Every business should strive to make the process of accepting credit cards as secure as possible. Whether your customers use online forms, mobile devices, phones, mail, or POS equipment, there are several methods you can use to secure your transactions. Here are 5 tech-based methods that can help you deter criminals looking for vulnerability points.
1. EMV Compliance
EMV is now the global standard for debit and credit cards. This payment method is based on microchip technology and contains better security features than the traditional magnetic stripe cards. The chip enables cryptographic processing, which helps keep data safe from identity thieves. EMV isn’t omnipresent in the U.S. yet, but it’s certainly heading that way.
2. End-to-End Encryption and SSL Protocol
This method helps ensure that any data going from a card reader to its destination remains secure. The final step of the encryption involves the processor confirming the payment and passing the funds from that transaction to the business. The SSL protocol adds further security layers that will be effective regardless of the size of your business.

INFORMATION SUPPLIED:
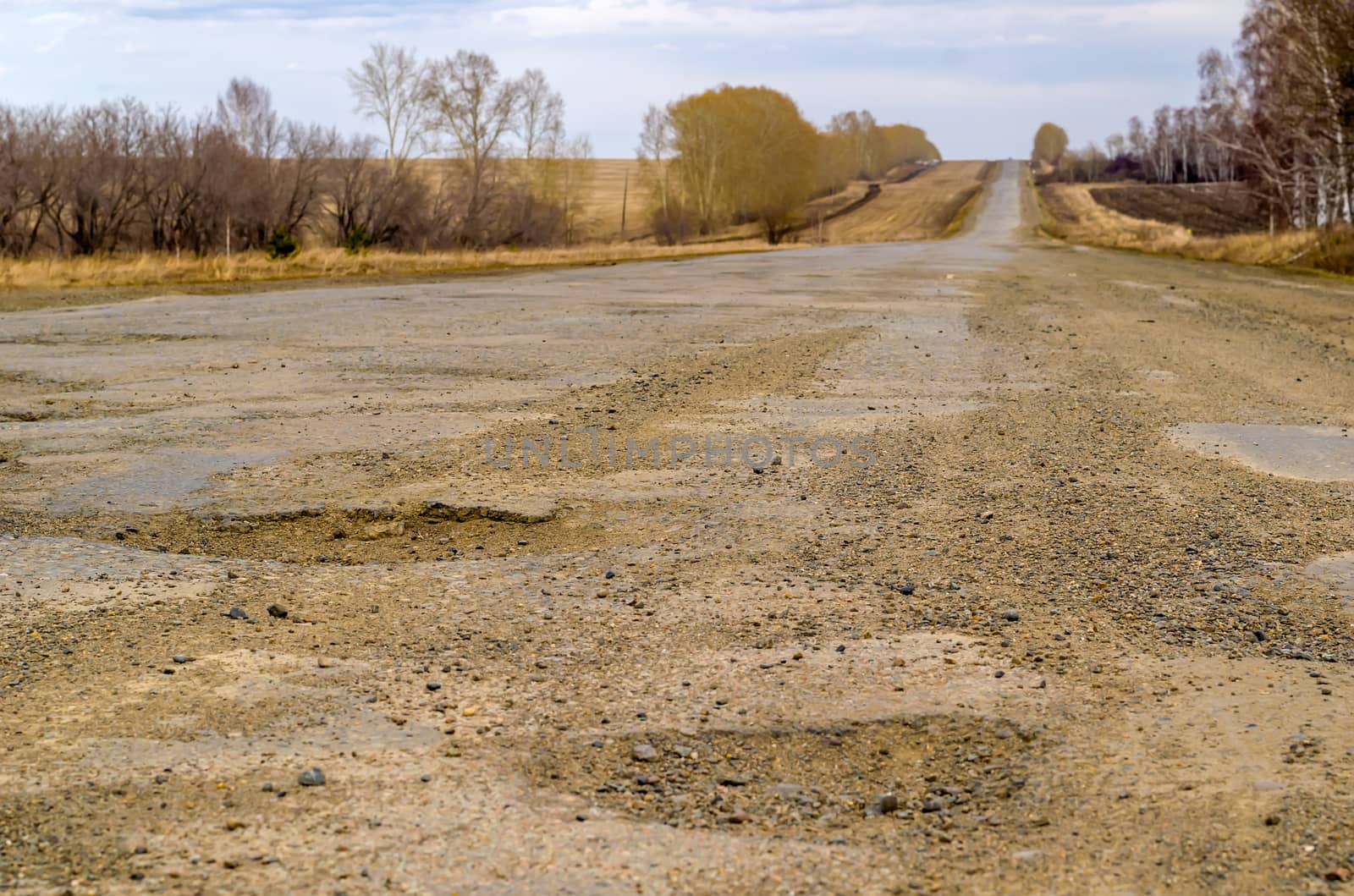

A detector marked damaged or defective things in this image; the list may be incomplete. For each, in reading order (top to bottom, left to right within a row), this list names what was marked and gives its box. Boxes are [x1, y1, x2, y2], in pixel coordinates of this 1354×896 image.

pothole [1164, 421, 1354, 477]
pothole [525, 714, 1036, 843]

TASKS:
1) Change "SSL" to "TLS" in the text on securing credit card transactions, starting with "2. End-to-End Encryption" and going on through "of your business.", and give that part again.
2) Extend the text on securing credit card transactions from the point where it ends.

WRITTEN RESPONSES:
1)
2. End-to-End Encryption and TLS Protocol
This method helps ensure that any data going from a card reader to its destination remains secure. The final step of the encryption involves the processor confirming the payment and passing the funds from that transaction to the business. The TLS protocol adds further security layers that will be effective regardless of the size of your business.

2)
3. PCI Standards
The PCI data security standard protects businesses and consumers by providing a universal standard for how to use, handle, and store credit card information. These standards were developed to help companies detect and prevent data breaches. Non-compliance can lead to large fines and puts your business in a vulnerable security position.
This measure allows business owners to not have to collect or store sensitive information. Instead, they only receive minimal information such as authorization codes. Any sensitive data is replaced with a random string of characters. Only the authorized party can link back this string to the original data, which works well with PCI compliance.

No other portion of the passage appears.